LPKF Machine... When is it no good?
You didn't say if the center frequency and shape of your filter was correct. If the dielectric constant is different at X-band, that could account for the apparent increase in loss. Also, these filters will radiate some energy. If you can pass your filter thru a tunnel shield (<1/2 wave wide) you can prevent radiation. I've used the TTech machine for X-band designs.
Thanks for the response edf and its good to know someone has had some luck using routers at high frequency. The center frequency was close and the passband was mostly correct, but the loss was very high (passband below -20dB if I recall correctly). This particular filter was a 6 order edge coupled design and had some very tight spacing necessary for sufficient coupling. I think this is where the router had issue. I just got some boards in etched professionally on the same material. They turned out very well. Within 1dB of the expected loss (with connectors, which I did not model) and maybe 100MHz lower.

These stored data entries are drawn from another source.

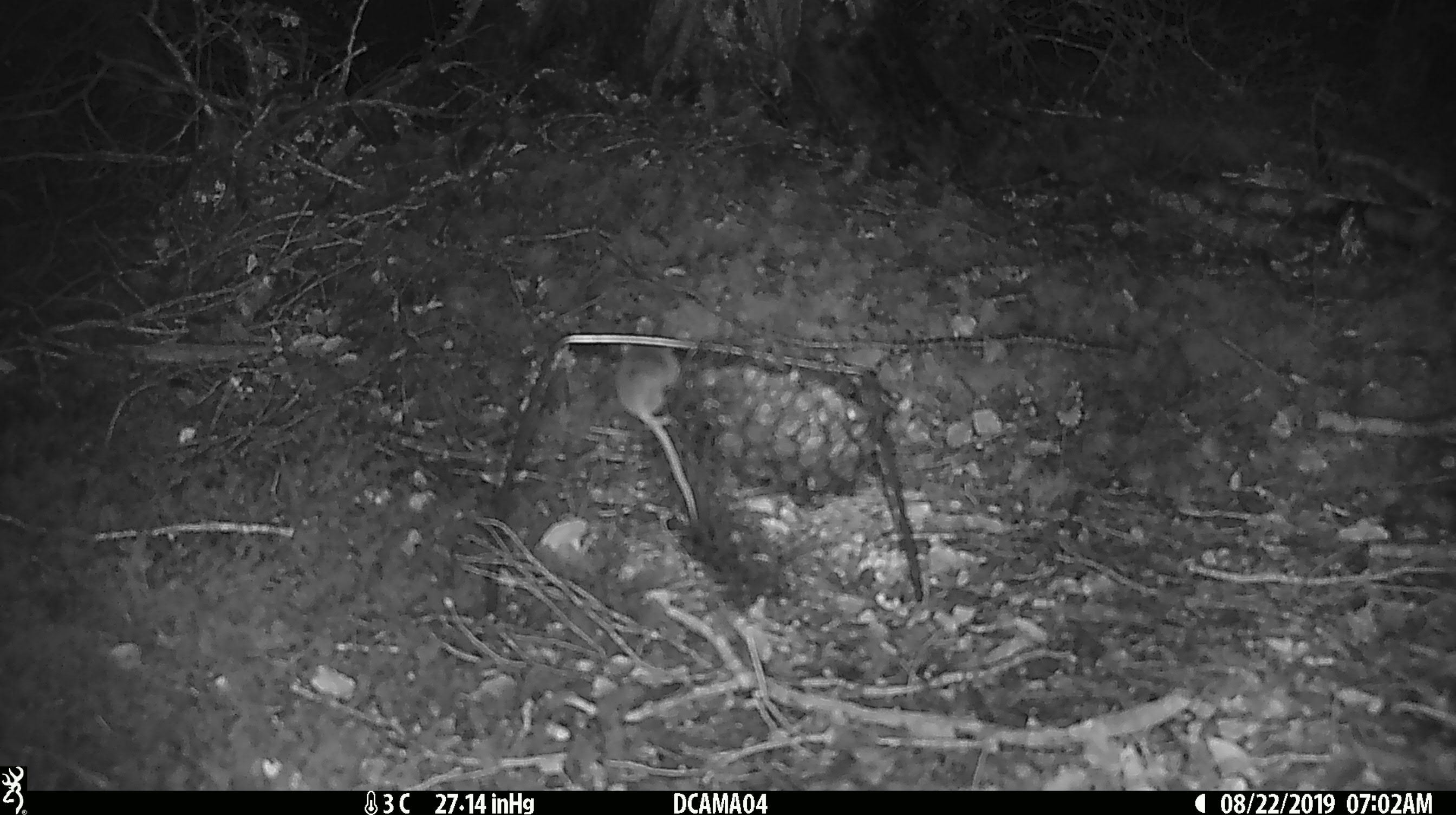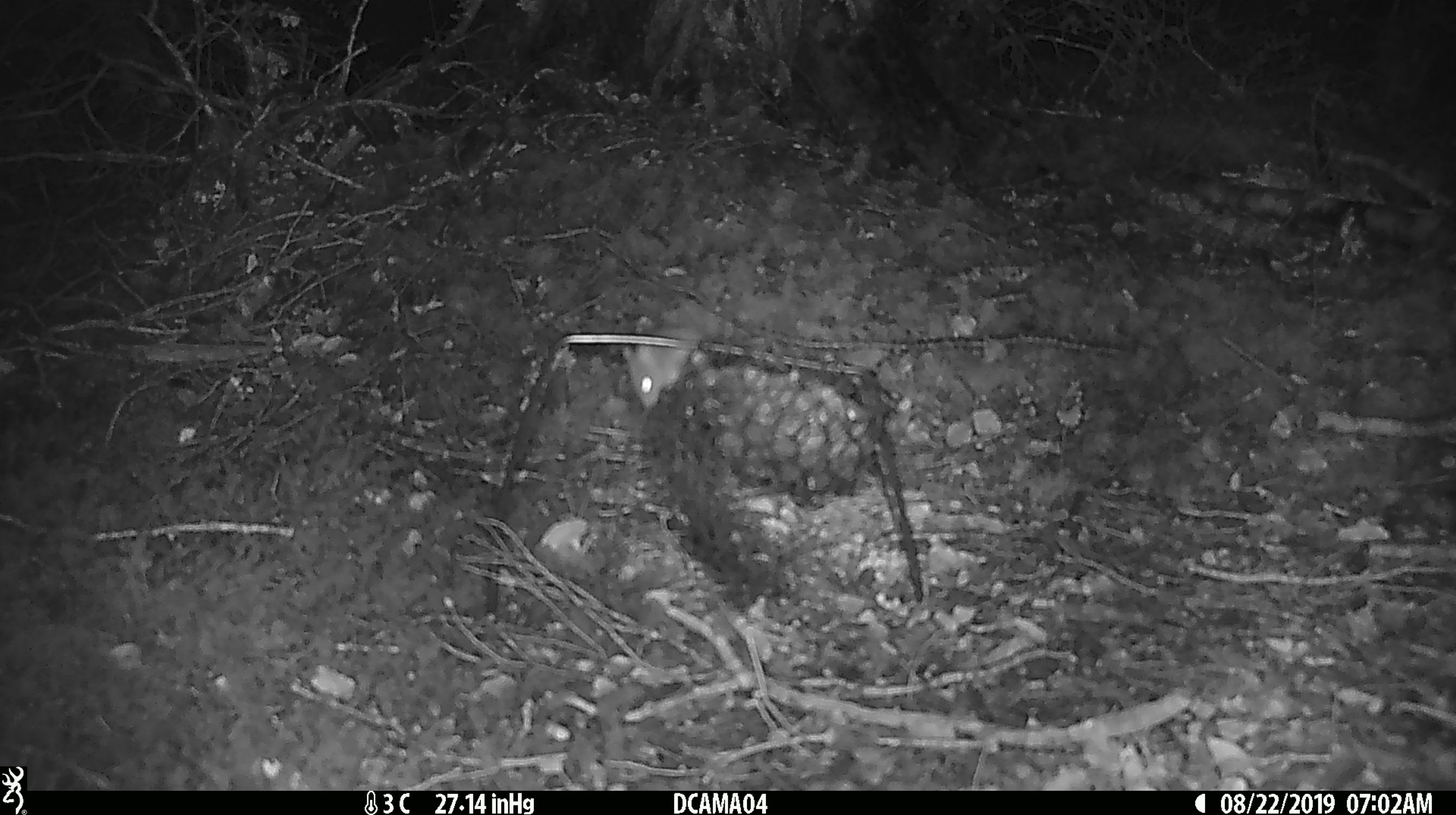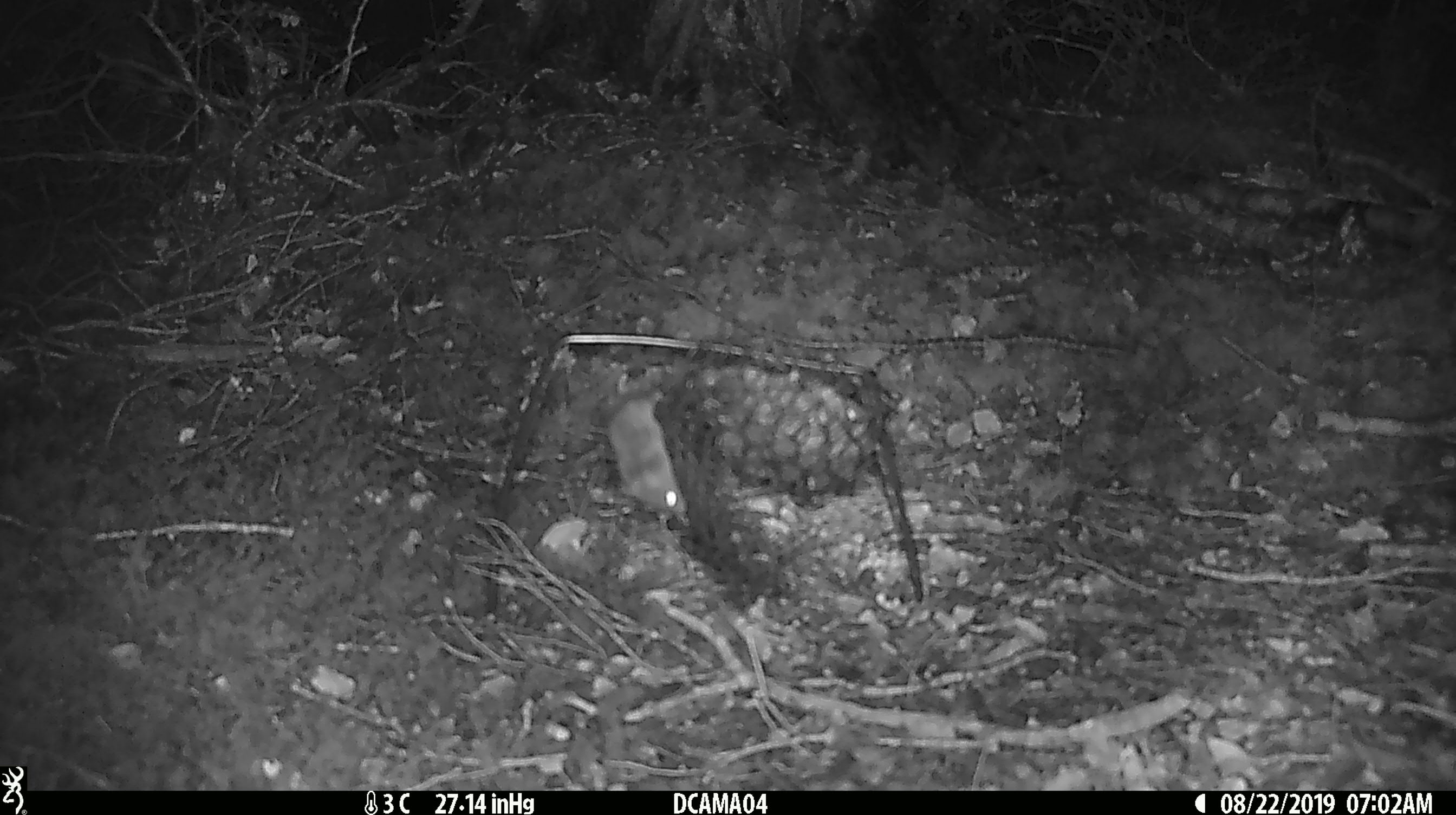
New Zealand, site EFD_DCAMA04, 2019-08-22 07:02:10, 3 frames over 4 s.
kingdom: Animalia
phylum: Chordata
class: Mammalia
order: Rodentia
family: Muridae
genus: Mus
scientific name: Mus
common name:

The etched boards were eneg plated, which I also didn't model, so I'm thinking maybe this caused the frequency shift. I suspect lower orders and looser spacing might be acceptable on the router. I was concerned that maybe the surface roughness was just too great at X-band.
I always adjust my design parameters so that there are now gaps less than 9mil!
Then it is unlikely that roughness is the issue. Roughness causes both losses and extra surface impedance (inductive), so it will de-tune your filter in addition to losses.
I would look for some small gap somewhere in the feedlines, or bad soldering of connectors.